Camera's are notorious for not capturing black images properly from displays. Subjectively in real life, the back lights on both setups were similar and surprisingly the CRT didn't offer much benefit here.
this photo is a joke, right? :eek:
or you truly believe monitor from 2001 would have almost 400 page thread if it had such terrible blacks? :confused:
 
I know this is the FW900 thread, and don't mean to derail it, but this seems to be the best place to post a CRT question given this seems to be where the CRT enthusiasts hang out.

It looks like I might have an opportunity to grab a used 21" Dell Trinitron P1130 for around $130. Now this would be a decent upgrade from my current 19" CRT, but is this particular CRT recognized as being one of the better ones available prior to LCDs?

Cheers

Good crt but the price is too high. Check out Craigslist and you'll eventually come across a good deal for a 21" crt for under $40. I've seen people give them away for free.
There are very few crt models that command a high price. The FW900 is one I would pay big bucks for as it is a very good crt (big & widescreen) and hard to find.
 
this photo is a joke, right? :eek:
or you truly believe monitor from 2001 would have almost 400 page thread if it had such terrible blacks? :confused:

What is a joke about it? There is noticeable luminosity in a dark setting with the brightness set to 50. When I turn it down to around ~20, the luminosity disappears and all is well.
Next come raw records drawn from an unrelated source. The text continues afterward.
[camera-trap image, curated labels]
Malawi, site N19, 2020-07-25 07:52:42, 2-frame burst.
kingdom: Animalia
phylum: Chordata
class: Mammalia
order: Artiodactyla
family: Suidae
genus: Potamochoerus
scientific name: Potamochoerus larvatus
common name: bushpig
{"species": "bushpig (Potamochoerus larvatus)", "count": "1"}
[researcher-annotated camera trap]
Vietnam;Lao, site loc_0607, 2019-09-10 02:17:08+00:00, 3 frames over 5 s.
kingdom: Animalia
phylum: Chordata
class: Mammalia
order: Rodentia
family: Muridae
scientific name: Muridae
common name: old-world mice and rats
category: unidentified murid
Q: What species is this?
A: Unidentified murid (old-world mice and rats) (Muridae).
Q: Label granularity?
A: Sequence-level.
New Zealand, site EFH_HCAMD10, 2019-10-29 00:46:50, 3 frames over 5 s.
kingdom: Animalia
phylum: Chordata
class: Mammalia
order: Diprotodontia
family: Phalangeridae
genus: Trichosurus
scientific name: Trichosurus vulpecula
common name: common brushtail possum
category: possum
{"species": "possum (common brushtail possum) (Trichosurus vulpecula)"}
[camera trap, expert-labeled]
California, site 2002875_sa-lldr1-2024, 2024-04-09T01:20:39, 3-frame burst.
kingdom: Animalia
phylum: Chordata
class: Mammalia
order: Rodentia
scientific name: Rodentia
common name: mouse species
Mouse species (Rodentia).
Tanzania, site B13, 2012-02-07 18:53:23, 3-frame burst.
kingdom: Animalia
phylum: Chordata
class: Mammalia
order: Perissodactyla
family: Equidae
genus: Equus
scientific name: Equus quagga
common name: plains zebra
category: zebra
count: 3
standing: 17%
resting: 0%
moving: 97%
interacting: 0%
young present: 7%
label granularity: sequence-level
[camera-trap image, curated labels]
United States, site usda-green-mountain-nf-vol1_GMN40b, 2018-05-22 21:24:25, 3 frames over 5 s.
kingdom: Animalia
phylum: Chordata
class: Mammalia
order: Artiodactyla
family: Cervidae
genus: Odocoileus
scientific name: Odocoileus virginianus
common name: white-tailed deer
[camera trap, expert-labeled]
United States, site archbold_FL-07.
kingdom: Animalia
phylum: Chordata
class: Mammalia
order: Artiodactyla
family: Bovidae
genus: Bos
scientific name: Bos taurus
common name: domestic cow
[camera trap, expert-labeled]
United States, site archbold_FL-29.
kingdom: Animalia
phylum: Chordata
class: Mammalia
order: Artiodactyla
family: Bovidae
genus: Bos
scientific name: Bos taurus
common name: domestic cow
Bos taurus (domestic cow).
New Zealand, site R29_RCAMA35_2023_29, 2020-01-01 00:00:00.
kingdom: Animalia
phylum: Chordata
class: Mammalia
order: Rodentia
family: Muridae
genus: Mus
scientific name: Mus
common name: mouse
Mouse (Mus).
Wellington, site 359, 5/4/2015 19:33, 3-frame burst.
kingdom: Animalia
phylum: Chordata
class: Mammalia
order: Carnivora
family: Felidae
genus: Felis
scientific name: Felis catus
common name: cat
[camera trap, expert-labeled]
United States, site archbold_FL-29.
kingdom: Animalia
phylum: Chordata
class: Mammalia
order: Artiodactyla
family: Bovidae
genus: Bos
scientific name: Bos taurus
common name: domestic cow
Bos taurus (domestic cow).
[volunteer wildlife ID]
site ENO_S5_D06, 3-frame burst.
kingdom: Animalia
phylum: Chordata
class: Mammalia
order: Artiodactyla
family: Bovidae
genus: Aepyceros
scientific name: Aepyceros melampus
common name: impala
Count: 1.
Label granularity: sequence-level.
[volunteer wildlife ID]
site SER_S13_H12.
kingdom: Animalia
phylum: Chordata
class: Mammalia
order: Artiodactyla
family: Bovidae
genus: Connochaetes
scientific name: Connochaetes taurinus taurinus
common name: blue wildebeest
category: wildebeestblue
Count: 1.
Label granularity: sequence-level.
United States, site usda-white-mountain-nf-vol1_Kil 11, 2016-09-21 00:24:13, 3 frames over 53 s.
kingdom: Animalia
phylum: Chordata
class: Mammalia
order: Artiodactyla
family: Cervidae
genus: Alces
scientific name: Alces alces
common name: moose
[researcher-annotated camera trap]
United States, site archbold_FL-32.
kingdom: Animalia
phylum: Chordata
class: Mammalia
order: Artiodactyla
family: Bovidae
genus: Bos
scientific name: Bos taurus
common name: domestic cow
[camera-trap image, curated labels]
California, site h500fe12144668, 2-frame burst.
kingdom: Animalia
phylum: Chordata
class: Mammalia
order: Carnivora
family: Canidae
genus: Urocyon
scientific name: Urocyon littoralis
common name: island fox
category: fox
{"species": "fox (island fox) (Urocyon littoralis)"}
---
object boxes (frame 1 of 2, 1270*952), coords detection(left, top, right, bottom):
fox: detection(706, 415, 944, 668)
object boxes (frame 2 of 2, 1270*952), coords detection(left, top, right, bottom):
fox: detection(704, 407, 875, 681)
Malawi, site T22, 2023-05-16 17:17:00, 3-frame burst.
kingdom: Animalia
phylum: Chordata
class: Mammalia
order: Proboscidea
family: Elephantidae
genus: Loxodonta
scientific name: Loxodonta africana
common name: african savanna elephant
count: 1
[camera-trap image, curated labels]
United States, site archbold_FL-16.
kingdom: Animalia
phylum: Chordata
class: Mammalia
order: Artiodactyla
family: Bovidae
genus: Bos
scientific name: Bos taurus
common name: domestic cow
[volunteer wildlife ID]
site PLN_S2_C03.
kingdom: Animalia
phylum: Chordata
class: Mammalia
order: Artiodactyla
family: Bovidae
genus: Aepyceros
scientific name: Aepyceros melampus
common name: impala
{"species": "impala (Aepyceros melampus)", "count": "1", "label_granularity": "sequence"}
Anyone ever run the Pixperan program before: http://www.prad.de/en/monitore/testsoftware/pixperan.html

On the readability test of super fast text there is a speed scale from 0 to 30 (30 being fastest). On the FW900 I can read the text at speed 30, and on the 2ms 120Hz Samsung's, it's 4!

I knew CRT's were always faster at movement, but not this much faster... :eek:
 
Good crt but the price is too high. Check out Craigslist and you'll eventually come across a good deal for a 21" crt for under $40. I've seen people give them away for free.
There are very few crt models that command a high price. The FW900 is one I would pay big bucks for as it is a very good crt (big & widescreen) and hard to find.

Unfortunately I am in Australia where there is not much of a market for used CRTs, I think most of them are probably already in land fills or have been recycled. This is the first decent one I have come across which seems to still be in good condition.